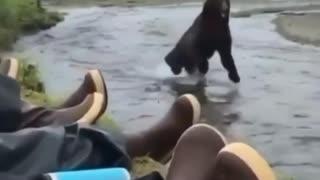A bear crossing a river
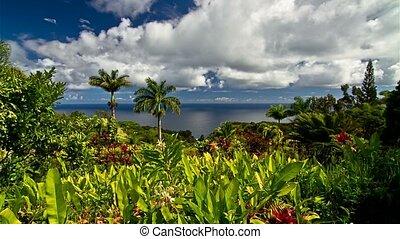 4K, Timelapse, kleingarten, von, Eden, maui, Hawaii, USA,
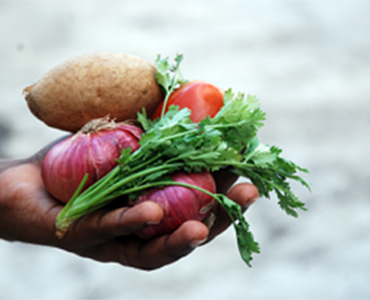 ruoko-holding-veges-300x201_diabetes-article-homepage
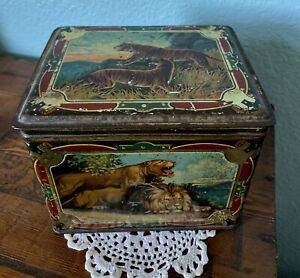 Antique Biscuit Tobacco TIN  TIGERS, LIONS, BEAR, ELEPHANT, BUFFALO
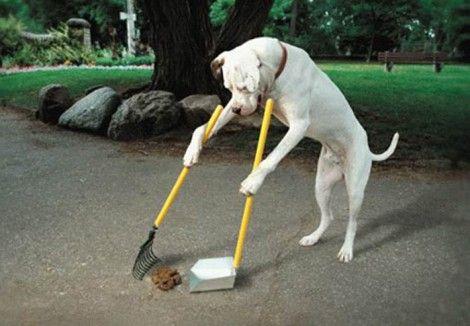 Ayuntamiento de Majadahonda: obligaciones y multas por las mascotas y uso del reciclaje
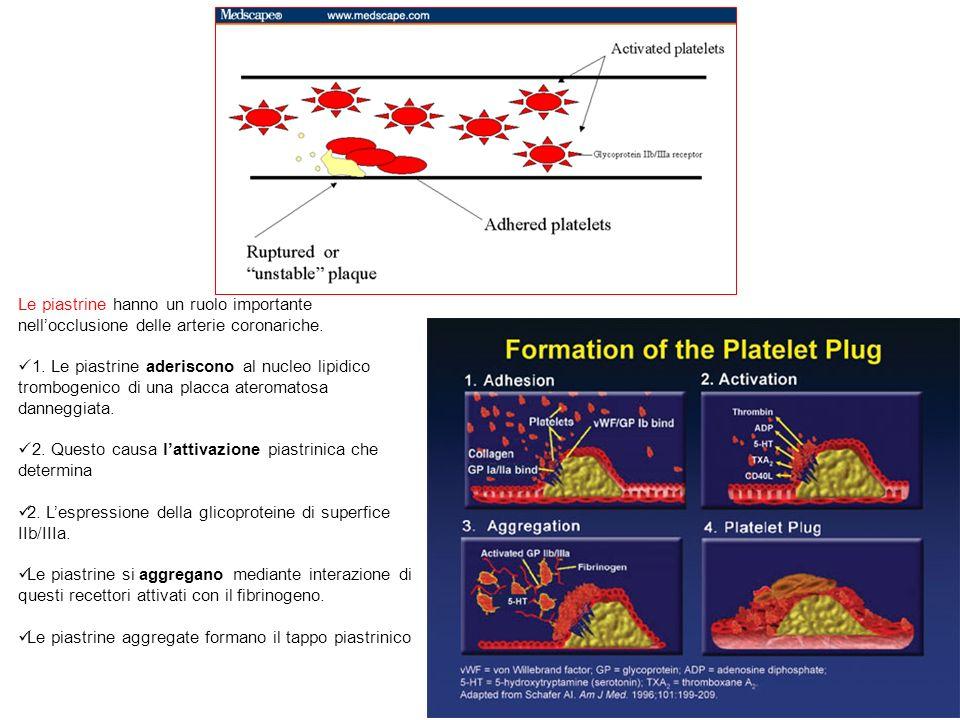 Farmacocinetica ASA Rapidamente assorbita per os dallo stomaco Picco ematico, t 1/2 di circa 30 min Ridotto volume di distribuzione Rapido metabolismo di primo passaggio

==

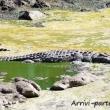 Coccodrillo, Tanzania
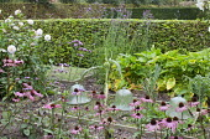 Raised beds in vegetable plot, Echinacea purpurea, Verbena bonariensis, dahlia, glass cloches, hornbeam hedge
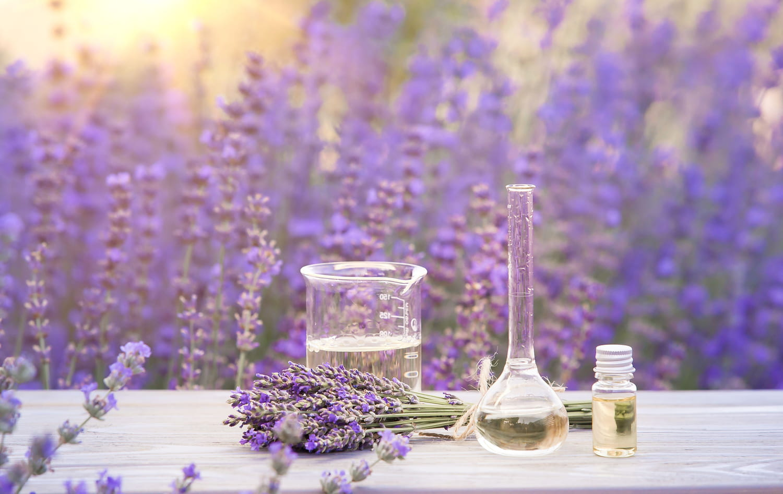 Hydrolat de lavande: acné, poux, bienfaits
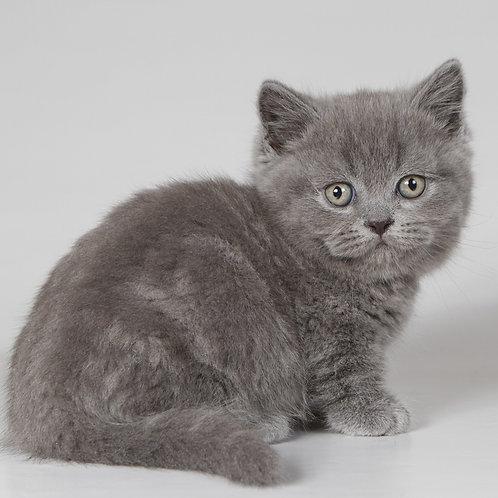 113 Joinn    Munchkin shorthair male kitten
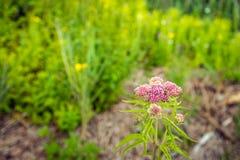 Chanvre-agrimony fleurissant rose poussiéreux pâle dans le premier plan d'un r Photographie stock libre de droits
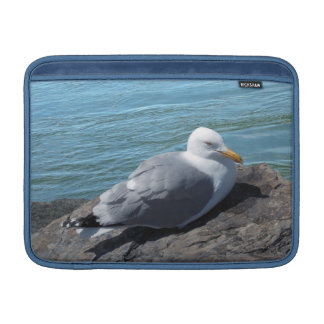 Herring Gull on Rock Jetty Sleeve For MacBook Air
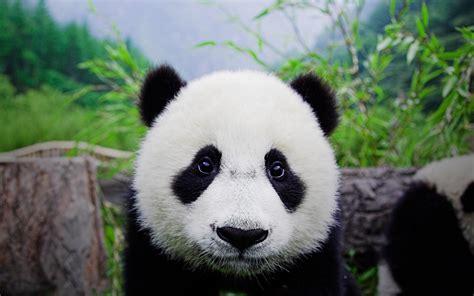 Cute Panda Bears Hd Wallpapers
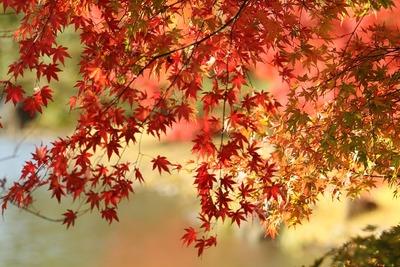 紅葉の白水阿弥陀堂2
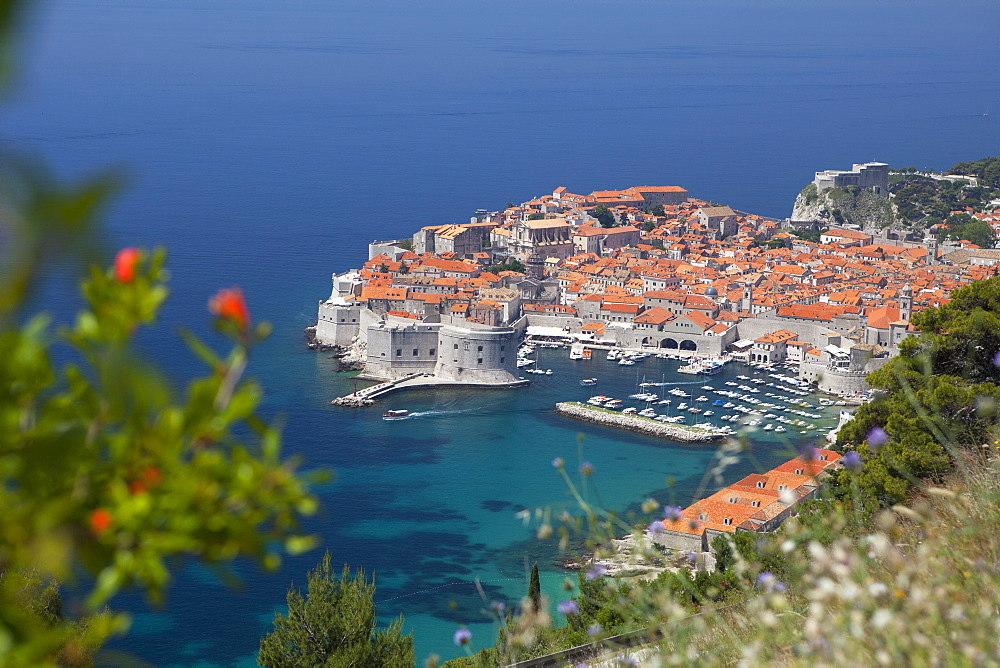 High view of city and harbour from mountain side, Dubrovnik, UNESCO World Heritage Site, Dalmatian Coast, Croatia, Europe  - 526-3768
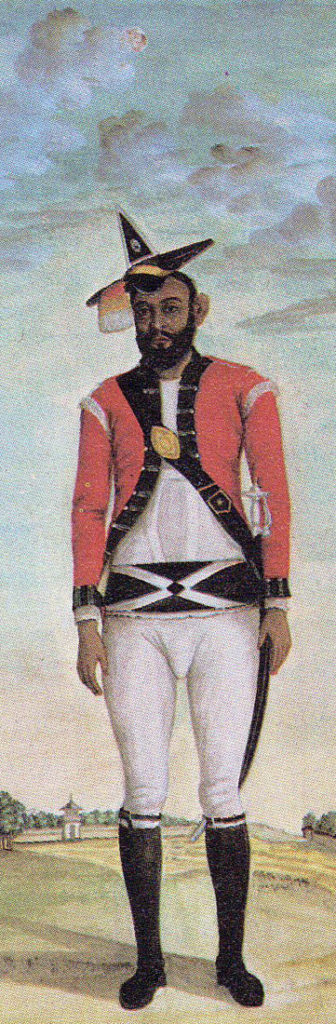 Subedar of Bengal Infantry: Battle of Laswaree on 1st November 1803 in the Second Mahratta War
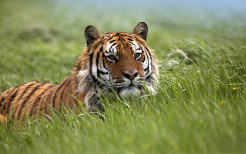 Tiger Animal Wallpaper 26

▶ **Your task**
Range to copy from the listing above: the line with "shorthair male kitten" through the line with "Tiger Animal Wallpaper 26". Transcribe it exactly and skip the pictures.

▶ **Response area**
 113 Joinn    Munchkin shorthair male kitten
 Chanvre-agrimony fleurissant rose poussiéreux pâle dans le premier plan d'un r Photographie stock libre de droits
 Herring Gull on Rock Jetty Sleeve For MacBook Air
 Cute Panda Bears Hd Wallpapers
 紅葉の白水阿弥陀堂2
 High view of city and harbour from mountain side, Dubrovnik, UNESCO World Heritage Site, Dalmatian Coast, Croatia, Europe  - 526-3768
 Subedar of Bengal Infantry: Battle of Laswaree on 1st November 1803 in the Second Mahratta War
 Tiger Animal Wallpaper 26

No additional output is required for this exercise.